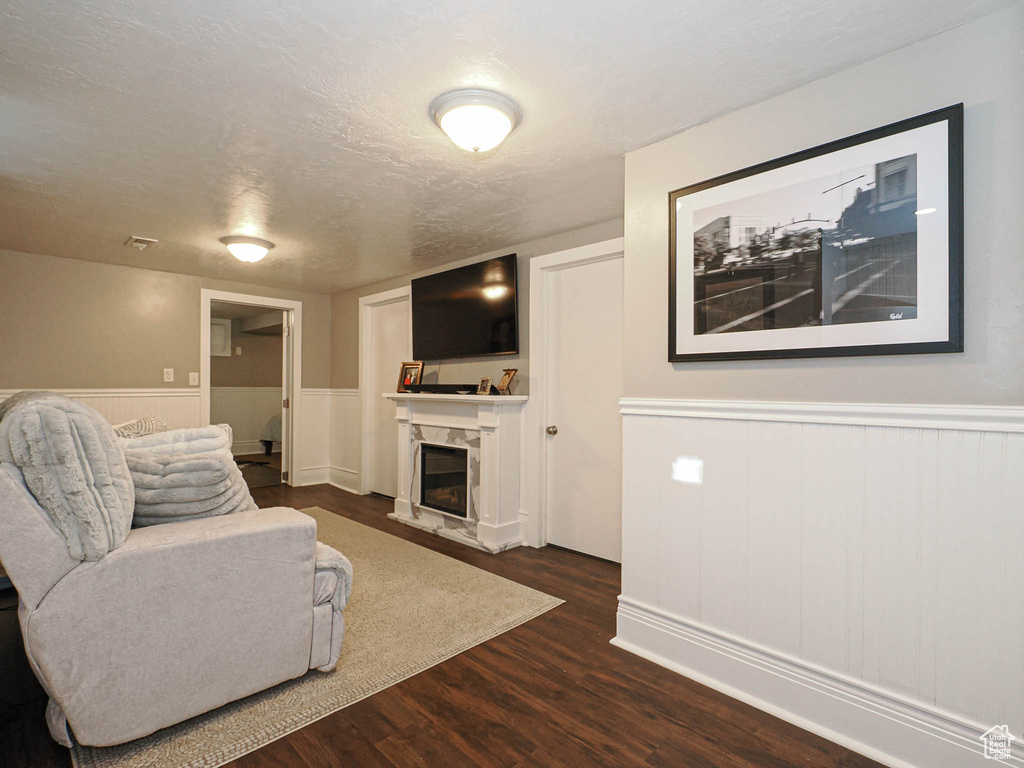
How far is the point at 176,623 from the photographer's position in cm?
163

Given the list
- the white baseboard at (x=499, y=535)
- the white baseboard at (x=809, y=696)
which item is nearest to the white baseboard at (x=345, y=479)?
the white baseboard at (x=499, y=535)

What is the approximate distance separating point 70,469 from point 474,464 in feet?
8.50

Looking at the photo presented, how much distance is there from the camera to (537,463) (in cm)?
379

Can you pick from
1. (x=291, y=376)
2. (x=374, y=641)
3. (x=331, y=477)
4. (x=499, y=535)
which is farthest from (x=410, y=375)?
(x=374, y=641)

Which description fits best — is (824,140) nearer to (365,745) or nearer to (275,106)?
(275,106)

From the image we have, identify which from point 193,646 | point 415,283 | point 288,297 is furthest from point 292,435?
point 193,646

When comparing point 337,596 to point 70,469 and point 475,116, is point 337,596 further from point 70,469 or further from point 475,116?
point 475,116

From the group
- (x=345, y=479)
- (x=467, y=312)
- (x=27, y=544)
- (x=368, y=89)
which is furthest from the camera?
(x=345, y=479)

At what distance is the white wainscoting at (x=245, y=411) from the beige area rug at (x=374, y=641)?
524 cm

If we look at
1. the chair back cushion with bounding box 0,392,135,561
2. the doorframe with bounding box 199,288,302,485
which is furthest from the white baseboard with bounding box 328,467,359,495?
the chair back cushion with bounding box 0,392,135,561

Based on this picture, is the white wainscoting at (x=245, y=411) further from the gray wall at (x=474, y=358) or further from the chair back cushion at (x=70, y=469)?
the chair back cushion at (x=70, y=469)

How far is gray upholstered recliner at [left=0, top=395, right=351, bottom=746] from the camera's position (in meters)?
1.43

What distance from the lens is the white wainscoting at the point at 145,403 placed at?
4.60 m

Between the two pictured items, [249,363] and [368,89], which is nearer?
[368,89]
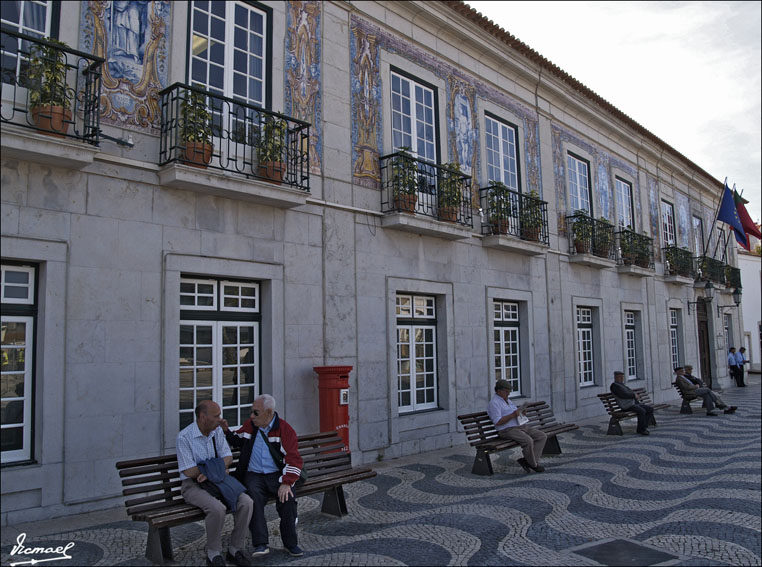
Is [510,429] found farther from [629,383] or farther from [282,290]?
[629,383]

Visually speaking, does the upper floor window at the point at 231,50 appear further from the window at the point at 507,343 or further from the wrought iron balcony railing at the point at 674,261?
the wrought iron balcony railing at the point at 674,261

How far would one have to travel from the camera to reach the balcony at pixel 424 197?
9.51 m

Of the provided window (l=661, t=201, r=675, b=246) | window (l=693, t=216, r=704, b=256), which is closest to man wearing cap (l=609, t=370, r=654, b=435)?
window (l=661, t=201, r=675, b=246)

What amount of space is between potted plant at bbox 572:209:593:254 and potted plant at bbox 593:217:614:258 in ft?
1.59

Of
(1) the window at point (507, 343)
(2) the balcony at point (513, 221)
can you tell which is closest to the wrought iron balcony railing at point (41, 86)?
(2) the balcony at point (513, 221)

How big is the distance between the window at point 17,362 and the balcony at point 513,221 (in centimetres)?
766

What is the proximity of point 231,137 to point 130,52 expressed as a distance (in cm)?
140

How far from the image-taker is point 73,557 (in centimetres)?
482

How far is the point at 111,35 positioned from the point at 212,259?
2.56 m

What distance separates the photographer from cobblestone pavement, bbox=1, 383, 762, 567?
4.89m

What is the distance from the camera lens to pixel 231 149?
7.55 m

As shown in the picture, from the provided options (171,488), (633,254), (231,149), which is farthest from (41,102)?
(633,254)

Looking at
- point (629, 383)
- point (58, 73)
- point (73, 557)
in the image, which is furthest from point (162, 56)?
point (629, 383)

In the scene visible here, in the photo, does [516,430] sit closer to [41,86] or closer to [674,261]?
[41,86]
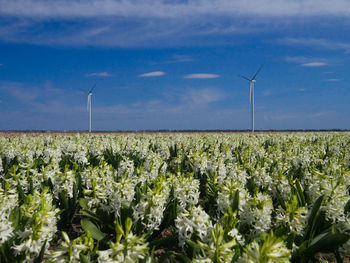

==========

### Problem requirements
List every line in the listing above that contains the word "farthest".

### Written reply
which is farthest from (x=410, y=375)?
As shown in the picture, from the provided options (171,488), (633,254), (231,149), which is farthest from (41,102)?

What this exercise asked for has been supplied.